There is a widespread perception that taking out a loan to pay for something is always a worse option than paying for it upfront in cash. That is largely due to the belief that debt is a bad thing, and in many cases it really is.
However, there are times when it simply won’t be possible to pay all of the cost of a purchase right away and when it will be necessary to finance it. In some situations – when buying a home for example – it is by far the most common and sensible strategy.
Table of Contents
- When Financing will be the Best Option
- The Pros and Cons of Finance
- The Pros and Cons of Paying Cash
When Financing will be the Best Option
The term ‘financing’ just means a loan from a credit union or bank that you will pay back in installments with added interest. There are several different instances where taking out finance to purchase something will be a smarter choice.
One example of this is when you are buying a house. Not many have the sort of cash to be able to pay the cost of a house upfront, which is why most people take out mortgage financing to buy their first home.
Choosing to finance will also be a good idea when there is a loan available with very low rates of interest. This is often the case with car purchases, as the majority of these loans are repaid so they are low risk for lenders.
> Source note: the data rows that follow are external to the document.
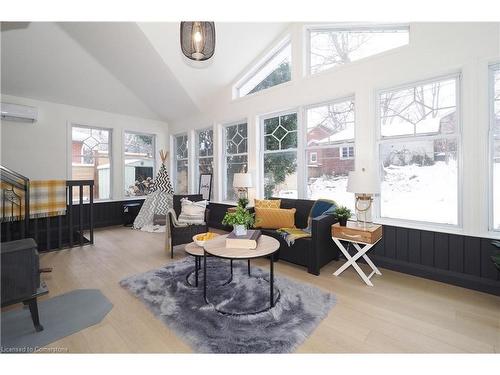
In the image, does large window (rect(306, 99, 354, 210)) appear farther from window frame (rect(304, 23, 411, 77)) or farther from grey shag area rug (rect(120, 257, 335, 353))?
grey shag area rug (rect(120, 257, 335, 353))

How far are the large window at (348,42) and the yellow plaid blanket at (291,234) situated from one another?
255 cm

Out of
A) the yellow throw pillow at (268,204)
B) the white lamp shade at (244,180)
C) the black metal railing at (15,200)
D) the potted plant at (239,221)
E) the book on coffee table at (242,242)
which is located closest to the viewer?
the book on coffee table at (242,242)

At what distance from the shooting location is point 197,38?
1.98 meters

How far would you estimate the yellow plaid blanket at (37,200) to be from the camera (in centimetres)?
355

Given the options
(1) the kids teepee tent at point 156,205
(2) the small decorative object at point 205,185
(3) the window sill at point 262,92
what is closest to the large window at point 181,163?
(1) the kids teepee tent at point 156,205

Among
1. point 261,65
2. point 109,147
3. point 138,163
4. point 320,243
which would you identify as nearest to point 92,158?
point 109,147

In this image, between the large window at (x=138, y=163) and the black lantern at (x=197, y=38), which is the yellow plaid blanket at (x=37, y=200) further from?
the black lantern at (x=197, y=38)

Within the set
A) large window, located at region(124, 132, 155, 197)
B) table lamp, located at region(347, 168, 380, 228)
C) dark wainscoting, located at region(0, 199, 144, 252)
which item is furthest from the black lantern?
large window, located at region(124, 132, 155, 197)

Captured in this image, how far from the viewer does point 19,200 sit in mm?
3617

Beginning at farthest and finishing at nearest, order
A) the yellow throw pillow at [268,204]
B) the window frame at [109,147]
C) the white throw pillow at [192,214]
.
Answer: the window frame at [109,147] < the white throw pillow at [192,214] < the yellow throw pillow at [268,204]

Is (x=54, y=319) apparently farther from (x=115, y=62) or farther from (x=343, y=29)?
(x=343, y=29)

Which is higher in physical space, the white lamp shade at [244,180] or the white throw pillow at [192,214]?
the white lamp shade at [244,180]

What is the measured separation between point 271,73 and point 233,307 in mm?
4086

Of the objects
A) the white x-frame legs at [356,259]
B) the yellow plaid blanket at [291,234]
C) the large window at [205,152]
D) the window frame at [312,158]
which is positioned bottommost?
the white x-frame legs at [356,259]
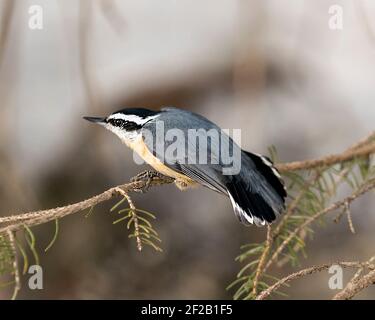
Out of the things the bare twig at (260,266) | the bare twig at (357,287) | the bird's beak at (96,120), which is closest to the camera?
the bare twig at (357,287)

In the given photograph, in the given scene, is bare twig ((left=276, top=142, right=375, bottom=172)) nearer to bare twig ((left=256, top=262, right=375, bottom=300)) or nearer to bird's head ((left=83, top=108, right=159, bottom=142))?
bird's head ((left=83, top=108, right=159, bottom=142))

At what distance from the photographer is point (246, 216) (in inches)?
50.4

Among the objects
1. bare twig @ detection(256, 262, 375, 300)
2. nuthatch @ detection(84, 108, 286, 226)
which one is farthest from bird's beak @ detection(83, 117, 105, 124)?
bare twig @ detection(256, 262, 375, 300)

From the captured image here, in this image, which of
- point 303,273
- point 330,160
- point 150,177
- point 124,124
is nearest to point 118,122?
point 124,124

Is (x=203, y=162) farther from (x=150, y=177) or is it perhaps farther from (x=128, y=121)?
(x=128, y=121)

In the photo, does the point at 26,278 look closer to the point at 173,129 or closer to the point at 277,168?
the point at 173,129

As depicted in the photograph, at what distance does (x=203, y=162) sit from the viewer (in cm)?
141

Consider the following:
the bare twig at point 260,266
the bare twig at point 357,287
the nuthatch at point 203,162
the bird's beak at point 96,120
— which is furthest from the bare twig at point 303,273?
the bird's beak at point 96,120

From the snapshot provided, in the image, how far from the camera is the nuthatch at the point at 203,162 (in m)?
1.34

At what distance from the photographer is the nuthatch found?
1342mm

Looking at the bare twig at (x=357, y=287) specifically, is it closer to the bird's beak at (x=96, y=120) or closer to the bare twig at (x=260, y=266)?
the bare twig at (x=260, y=266)

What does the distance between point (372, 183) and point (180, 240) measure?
1036 mm

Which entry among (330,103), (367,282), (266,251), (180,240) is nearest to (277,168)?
(266,251)

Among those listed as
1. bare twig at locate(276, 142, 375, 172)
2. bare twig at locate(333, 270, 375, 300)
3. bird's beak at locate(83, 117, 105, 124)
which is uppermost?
bird's beak at locate(83, 117, 105, 124)
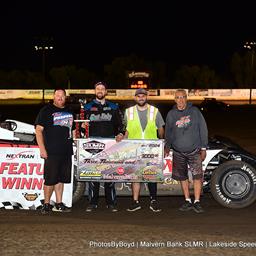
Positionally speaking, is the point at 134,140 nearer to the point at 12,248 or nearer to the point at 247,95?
the point at 12,248

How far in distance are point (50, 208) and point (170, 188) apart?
1717mm

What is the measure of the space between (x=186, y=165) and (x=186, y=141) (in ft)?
1.16

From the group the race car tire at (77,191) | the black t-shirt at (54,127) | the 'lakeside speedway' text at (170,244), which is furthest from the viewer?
the race car tire at (77,191)

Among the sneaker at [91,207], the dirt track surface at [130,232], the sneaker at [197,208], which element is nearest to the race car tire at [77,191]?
the dirt track surface at [130,232]

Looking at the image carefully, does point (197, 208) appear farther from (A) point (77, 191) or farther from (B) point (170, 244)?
(B) point (170, 244)

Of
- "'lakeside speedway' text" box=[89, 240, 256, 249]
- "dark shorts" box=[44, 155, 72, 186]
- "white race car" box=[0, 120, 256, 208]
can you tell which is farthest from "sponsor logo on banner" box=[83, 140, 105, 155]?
"'lakeside speedway' text" box=[89, 240, 256, 249]

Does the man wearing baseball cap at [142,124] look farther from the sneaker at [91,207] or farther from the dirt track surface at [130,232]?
the sneaker at [91,207]

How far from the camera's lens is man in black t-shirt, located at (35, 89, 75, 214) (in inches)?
309

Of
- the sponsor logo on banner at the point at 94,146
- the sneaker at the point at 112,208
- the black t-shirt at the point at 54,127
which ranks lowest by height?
the sneaker at the point at 112,208

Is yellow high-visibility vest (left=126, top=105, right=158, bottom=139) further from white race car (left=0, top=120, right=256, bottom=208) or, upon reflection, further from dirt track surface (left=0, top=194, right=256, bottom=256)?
dirt track surface (left=0, top=194, right=256, bottom=256)

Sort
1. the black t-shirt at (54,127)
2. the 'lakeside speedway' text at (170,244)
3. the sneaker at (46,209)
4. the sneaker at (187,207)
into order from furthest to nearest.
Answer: the sneaker at (187,207), the sneaker at (46,209), the black t-shirt at (54,127), the 'lakeside speedway' text at (170,244)

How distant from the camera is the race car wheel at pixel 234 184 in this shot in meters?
8.22

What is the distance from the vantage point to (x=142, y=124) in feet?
26.9
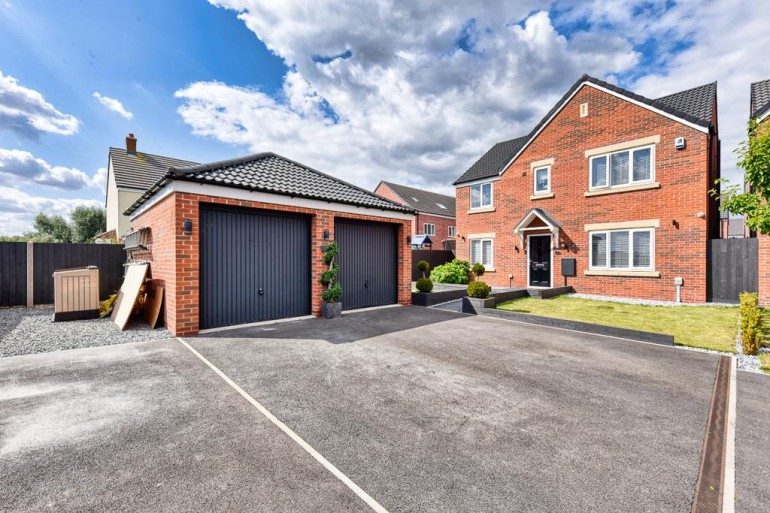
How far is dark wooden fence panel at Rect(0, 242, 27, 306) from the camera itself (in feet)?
32.8

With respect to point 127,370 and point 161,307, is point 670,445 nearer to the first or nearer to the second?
point 127,370

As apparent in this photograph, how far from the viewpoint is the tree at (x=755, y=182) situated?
238 inches

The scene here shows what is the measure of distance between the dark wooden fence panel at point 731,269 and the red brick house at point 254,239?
1110cm

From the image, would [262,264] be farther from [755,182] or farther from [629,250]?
[629,250]

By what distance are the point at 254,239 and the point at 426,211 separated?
27.9 meters

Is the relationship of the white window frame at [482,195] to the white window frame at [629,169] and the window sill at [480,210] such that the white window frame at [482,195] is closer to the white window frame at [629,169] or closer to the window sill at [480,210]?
the window sill at [480,210]

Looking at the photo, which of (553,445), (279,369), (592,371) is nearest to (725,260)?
(592,371)

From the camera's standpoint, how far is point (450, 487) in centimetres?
238

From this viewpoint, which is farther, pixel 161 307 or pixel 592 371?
pixel 161 307

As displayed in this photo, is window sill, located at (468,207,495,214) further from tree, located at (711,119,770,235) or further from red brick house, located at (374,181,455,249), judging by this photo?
red brick house, located at (374,181,455,249)

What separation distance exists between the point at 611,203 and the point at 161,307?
15.6 metres

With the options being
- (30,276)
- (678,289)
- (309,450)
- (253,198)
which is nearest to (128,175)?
(30,276)

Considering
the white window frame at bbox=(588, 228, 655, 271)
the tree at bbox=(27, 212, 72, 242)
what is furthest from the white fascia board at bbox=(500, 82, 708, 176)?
the tree at bbox=(27, 212, 72, 242)

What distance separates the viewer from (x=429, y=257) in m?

Financing the purchase will leave you with money that can potentially be invested. If you can earn higher sums from investing than the loan interest repayments, financing could actually help you make money – which is why so many rich people use it.
One thing that will hurt your chances of getting financing is a bad credit score. However, there are places that will offer lower loans for small items like car tires and regular repayments of these loans can be used to rebuild your credit rating.
The Pros and Cons of Finance
The single biggest plus point to using financing to pay for something is that it will leave you with money that can be invested. With the right investments, you can have enough to comfortably repay the loan debt and still end up with more than you started out with.
Secondly, finance lets people afford things that they otherwise would not be able to, such as property. Being able to pay sizeable costs over a longer period is often the only reason people are able to afford a home for their family.
The single biggest drawback of financing is that there is always the possibility that you will not be able to repay the loan. If your economic circumstances change – say, you lose your job – that can seriously impact your ability to pay it back.
In that situation, you would lose the home; car, or whatever other item was being paid for via a loan.
The Pros and Cons of Paying Cash
Paying for something in full using your own money means that there are no debts or interest payments to worry about. It also ensures that you own the thing outright so it cannot be repossessed.
Furthermore, although financing will leave you money to invest, there is no certainty that these investments will pay off. In that situation, you could lose your money and be faced with repaying the cost of a loan.
It is at times when you have a very strong investment opportunity that choosing cash payments will be a drawback. They could rob you of the chance to significantly increase your cash reserves.
Financing can be a fantastic opportunity and can help you earn money, but you must be sure you can afford to pay back any loans you take out.